Fitch: Crude Prices Providing Benefits for Storage Operators
Between March 2013 and November 2014, crude prices were in backwardation, meaning that the spot price of crude was above the future price. Today, the forward oil price is above the spot price; this is referred to as contango. The contango market has provided a bright spot for those in crude storage, particularly over the past four weeks as the price of crude delivered in a year has averaged \\$6.63 a barrel above the spot price. The spread between the spot and future price enables customers to purchase oil today and sell futures at a higher price. The profit is the difference in pricing less storage costs.
Click here to view related contango/backwardation chart.
The contango market has led to rising crude storage inventories, which are above historical levels. As of March 20, 2015, the EIA reported that U.S. crude stocks rose to 466.7 million barrels, the highest level reported since the data were published in 1982. The crude stock inventory includes crude held in storage tanks as well as pipelines and other sources; the EIA estimates the inventory to be 120 million barrels. Therefore, approximately 67% of working storage capacity is utilized of the total storage capacity of 521 million barrels.
While it remains unclear if the U.S. will run out of available storage given the sharp rises in crude inventories, Fitch does not view this as a likely scenario given the ability to currently store an additional 174 million barrels. Seasonal maintenance at refineries tends to occur in the first quarter. However, this past January and February utilization rates were higher than normal, suggesting that some maintenance was deferred. If utilization was more in line with historical rates, crude stocks seen year to date would have been higher. Typically, utilization rates are lowest in the first quarter. It picks up in the second quarter and early part of the third quarter as refiners look to meet higher demand seen during the summer driving season.

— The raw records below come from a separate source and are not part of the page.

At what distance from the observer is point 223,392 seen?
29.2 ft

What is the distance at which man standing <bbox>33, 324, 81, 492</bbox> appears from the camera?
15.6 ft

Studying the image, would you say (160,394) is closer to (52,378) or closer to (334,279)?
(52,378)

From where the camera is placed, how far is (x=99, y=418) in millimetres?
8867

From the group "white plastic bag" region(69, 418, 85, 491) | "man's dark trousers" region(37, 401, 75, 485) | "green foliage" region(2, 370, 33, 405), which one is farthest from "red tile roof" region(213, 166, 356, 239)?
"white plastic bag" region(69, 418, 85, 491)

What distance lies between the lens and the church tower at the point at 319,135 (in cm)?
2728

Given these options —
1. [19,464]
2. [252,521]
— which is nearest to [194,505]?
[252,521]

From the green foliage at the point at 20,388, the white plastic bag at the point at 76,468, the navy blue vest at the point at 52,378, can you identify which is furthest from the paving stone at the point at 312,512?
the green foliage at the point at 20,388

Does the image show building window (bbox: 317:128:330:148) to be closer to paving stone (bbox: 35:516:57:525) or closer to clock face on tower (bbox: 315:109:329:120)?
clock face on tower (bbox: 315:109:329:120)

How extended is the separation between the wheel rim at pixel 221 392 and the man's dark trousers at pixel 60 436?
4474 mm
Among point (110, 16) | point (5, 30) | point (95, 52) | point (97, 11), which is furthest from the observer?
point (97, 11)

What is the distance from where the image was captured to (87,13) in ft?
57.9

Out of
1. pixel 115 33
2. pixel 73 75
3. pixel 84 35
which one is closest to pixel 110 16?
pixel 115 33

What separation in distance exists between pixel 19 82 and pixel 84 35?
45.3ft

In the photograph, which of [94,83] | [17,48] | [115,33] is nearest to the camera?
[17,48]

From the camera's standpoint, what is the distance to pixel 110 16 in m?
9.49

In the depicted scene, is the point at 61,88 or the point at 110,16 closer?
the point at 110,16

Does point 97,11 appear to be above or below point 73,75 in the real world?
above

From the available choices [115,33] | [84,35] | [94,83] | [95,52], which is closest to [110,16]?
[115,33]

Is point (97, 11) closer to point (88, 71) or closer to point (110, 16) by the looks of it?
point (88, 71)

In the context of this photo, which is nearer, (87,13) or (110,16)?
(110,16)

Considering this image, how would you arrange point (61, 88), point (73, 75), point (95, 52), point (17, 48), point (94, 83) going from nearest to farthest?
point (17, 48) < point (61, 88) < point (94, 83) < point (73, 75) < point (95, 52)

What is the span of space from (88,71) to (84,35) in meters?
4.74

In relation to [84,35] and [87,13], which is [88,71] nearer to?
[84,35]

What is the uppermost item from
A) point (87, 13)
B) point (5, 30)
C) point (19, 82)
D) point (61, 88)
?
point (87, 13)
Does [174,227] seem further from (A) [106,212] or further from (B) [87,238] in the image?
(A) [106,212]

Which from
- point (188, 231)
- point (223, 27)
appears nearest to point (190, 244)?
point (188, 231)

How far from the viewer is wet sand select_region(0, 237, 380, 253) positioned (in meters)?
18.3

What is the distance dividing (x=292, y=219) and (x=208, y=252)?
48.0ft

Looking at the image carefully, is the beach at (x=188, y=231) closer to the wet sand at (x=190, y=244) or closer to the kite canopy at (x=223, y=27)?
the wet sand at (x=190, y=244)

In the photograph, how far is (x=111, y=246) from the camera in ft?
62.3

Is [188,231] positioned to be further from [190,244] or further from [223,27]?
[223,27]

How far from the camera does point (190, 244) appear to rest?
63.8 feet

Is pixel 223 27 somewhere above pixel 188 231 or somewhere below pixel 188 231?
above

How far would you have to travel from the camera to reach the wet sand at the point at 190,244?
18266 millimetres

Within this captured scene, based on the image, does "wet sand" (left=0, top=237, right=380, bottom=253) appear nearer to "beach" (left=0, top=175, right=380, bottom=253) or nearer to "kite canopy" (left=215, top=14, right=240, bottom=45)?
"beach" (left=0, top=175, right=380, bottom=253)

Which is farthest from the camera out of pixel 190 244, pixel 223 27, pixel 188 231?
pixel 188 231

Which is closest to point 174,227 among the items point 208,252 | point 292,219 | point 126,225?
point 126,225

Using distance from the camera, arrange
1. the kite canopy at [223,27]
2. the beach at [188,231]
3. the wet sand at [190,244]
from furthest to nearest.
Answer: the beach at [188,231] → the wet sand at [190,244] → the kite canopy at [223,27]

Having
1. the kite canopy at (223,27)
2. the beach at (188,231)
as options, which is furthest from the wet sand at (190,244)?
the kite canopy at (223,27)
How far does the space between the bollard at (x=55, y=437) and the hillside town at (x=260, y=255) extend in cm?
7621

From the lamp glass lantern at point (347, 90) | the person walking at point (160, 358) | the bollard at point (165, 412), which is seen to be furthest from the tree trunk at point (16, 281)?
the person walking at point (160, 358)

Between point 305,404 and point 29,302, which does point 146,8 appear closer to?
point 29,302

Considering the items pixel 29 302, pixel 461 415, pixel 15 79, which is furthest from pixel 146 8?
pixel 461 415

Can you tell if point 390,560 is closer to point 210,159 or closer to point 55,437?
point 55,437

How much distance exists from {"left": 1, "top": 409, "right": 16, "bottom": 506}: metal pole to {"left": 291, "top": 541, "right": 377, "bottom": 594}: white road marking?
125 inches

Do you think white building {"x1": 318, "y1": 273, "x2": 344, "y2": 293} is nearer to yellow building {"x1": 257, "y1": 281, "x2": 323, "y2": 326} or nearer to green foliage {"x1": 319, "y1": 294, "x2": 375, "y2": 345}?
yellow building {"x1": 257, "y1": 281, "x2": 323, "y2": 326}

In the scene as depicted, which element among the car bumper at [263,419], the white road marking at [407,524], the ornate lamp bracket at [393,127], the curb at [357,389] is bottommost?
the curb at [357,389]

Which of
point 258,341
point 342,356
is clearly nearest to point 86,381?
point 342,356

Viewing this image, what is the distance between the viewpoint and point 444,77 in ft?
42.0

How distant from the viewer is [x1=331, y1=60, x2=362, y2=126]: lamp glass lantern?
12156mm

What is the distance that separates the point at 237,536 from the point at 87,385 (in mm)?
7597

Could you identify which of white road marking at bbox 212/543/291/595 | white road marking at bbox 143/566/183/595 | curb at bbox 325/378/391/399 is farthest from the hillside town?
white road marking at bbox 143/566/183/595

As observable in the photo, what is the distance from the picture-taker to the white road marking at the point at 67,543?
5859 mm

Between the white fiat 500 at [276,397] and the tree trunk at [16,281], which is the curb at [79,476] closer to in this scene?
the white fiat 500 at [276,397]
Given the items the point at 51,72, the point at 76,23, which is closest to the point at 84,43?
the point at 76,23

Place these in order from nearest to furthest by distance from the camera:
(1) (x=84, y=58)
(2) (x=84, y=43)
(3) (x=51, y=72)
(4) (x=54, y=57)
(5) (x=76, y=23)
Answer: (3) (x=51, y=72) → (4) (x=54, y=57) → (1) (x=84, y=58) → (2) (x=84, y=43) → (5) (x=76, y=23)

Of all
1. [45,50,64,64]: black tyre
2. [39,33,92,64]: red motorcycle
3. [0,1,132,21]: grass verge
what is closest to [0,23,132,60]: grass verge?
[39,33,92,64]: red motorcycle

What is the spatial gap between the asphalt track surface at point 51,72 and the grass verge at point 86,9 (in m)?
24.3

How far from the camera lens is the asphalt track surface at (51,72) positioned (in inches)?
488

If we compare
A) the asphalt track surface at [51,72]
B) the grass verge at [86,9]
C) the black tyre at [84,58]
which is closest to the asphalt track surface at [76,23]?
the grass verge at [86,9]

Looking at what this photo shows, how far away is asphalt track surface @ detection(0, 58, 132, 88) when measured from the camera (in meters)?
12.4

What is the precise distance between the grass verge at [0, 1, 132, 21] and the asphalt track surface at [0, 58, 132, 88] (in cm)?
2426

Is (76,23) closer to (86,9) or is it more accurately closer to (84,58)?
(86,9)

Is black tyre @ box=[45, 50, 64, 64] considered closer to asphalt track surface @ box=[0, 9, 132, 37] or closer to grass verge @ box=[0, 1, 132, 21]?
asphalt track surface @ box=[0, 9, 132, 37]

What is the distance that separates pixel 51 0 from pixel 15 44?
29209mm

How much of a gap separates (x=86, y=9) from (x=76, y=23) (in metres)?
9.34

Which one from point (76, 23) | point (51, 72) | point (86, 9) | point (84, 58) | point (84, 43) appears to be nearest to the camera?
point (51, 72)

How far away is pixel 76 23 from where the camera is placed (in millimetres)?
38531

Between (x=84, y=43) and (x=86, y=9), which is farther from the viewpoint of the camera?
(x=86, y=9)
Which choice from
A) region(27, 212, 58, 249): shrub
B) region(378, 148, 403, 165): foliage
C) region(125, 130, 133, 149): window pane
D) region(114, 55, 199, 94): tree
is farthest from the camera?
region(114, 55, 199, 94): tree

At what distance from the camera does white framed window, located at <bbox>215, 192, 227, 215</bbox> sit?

In addition to Fitch expecting higher refinery utilization during the warmer months, midstream issuers have been building additional crude storage capacity.
Many crude oil tanks are for the exclusive use of its owner. Other tanks are leased out for short-term or long-term contracts. Issuers with crude oil storage for lease have been using higher demand to improve their contract terms such that when short-term contracts come up, terms are extended further. Crude storage customers have seen higher renewal rates since crude storage owners could utilize the storage themselves to take advantage of the contango markets. Most issuers prefer to have customers take the higher contract rates and sign up for the capacity.
From a credit perspective, these favorable dynamics are not expected to have a significant impact on midstream issuers. Issuers with crude storage tend to be fairly diversified entities and, therefore, the positive changes for crude storage are only expected to provide a minor boost to overall cash flows.